TEXT EXCERPT:
◆ ◆ ◆ ◆

More Than 2,800 Tickets to Landlords Each Month — Council Demands More Enforcement

At last week’s City of Cleveland budget hearing, the Law Department put some numbers on the table that every Cleveland landlord needs to hear.

During Q4 2025 alone, the city issued more than 1,500 civil infraction tickets to landlords for housing code violations. That’s roughly 500 tickets per month. At $200 per ticket, the city is generating approximately $100,000 per month in fines — and those fines don’t just disappear if you ignore them.

They get assessed directly to your property taxes. They accrue at 18% annual interest. And they become a lien on your title.

The hearing took place on February 18, 2026, during the Finance, Diversity, Equity & Inclusion Committee’s Day 2 budget sessions. Councilman Richard Starr (Ward 5) spent roughly 20 minutes questioning Chief Code Enforcement Officer Dave Roberts about enforcement numbers, prosecution gaps, and what the city is doing about repeat offenders. You can watch the full exchange starting at 38:15 in the hearing video.

Here’s what came out of it — and what it means if you own rental property in Cleveland.

Civil Tickets: The Enforcement Tool That’s Actually Working

The headline number from the hearing isn’t the 432 criminal prosecutions filed in 2025 — it’s the civil ticket volume. Chief Roberts confirmed that inspectors can now issue $200 civil infraction tickets on the spot, and they can issue them every single day for ongoing violations.

These tickets work like parking tickets on steroids. You don’t have to show up in court. You don’t get a hearing date. The fine just appears on your property tax bill. If you don’t pay it, it grows at 18% annual interest and becomes a lien that follows the property.

Roberts gave a telling example during the hearing: the city recently sent bulk civil tickets to an owner of approximately 200 rental properties for failure to register. That owner called the next day to negotiate a compliance schedule — including getting lead safe certificates.

◆ ◆ ◆ ◆

GIVEN INFORMATION:
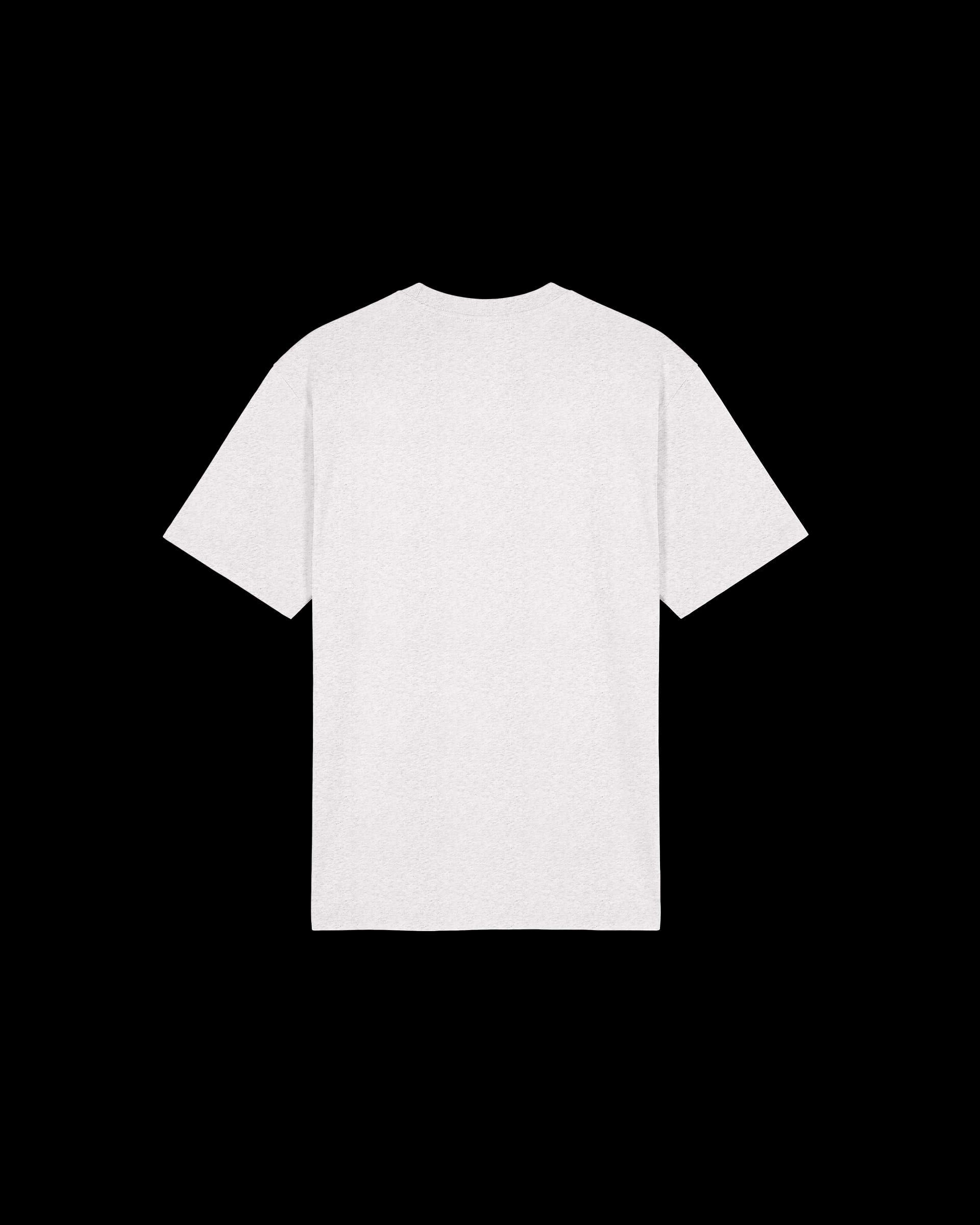 Heavyweight Oversized T-Shirt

◆ ◆ ◆ ◆

REQUIRED WORK:
(1) In the article on Cleveland landlord enforcement, at what annual interest rate do unpaid civil infraction fines accrue?
(2) Retype everything in the Cleveland landlord enforcement article from "The hearing took" down to "for ongoing violations.".

SOLVED TASKS:
(1) 18% annual interest.

(2)
The hearing took place on February 18, 2026, during the Finance, Diversity, Equity & Inclusion Committee’s Day 2 budget sessions. Councilman Richard Starr (Ward 5) spent roughly 20 minutes questioning Chief Code Enforcement Officer Dave Roberts about enforcement numbers, prosecution gaps, and what the city is doing about repeat offenders. You can watch the full exchange starting at 38:15 in the hearing video.

Here’s what came out of it — and what it means if you own rental property in Cleveland.

Civil Tickets: The Enforcement Tool That’s Actually Working

The headline number from the hearing isn’t the 432 criminal prosecutions filed in 2025 — it’s the civil ticket volume. Chief Roberts confirmed that inspectors can now issue $200 civil infraction tickets on the spot, and they can issue them every single day for ongoing violations.